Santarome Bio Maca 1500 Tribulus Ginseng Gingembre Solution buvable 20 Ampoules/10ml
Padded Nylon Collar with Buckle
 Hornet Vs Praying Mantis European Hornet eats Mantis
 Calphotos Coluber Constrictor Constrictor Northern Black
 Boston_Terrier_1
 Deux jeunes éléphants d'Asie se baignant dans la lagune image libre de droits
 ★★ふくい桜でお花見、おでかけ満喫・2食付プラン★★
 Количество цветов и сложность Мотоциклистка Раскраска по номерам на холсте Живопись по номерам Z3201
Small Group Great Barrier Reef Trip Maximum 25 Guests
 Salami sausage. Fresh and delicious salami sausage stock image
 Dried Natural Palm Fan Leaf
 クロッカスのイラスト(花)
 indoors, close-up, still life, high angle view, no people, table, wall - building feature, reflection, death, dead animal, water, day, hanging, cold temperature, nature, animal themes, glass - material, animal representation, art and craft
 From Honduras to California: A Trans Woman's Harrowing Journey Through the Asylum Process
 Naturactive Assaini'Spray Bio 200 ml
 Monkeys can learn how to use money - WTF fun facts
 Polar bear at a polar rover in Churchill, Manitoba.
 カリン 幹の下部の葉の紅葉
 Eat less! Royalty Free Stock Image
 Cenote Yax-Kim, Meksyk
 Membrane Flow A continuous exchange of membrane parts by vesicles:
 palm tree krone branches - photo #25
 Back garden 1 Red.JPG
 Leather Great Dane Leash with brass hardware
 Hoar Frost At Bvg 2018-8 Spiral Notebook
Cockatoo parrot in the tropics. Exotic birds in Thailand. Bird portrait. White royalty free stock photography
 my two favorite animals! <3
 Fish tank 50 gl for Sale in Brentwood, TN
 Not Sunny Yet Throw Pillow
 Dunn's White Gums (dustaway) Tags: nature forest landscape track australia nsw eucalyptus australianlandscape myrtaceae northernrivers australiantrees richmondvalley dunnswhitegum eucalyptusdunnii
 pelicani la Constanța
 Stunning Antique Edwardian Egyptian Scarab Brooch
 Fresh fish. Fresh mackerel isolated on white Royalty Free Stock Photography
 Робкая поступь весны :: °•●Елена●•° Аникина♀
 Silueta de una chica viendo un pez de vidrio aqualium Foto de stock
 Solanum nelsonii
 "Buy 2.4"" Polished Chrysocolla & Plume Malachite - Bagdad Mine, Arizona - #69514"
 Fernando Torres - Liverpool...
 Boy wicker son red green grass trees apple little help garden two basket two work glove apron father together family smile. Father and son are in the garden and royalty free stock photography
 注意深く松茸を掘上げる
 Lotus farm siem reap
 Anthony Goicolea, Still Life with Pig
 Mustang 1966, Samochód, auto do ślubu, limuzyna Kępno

● What the task requires: Pull every line with the string "garden" out of the material.

● Reply:
 Back garden 1 Red.JPG
 Boy wicker son red green grass trees apple little help garden two basket two work glove apron father together family smile. Father and son are in the garden and royalty free stock photography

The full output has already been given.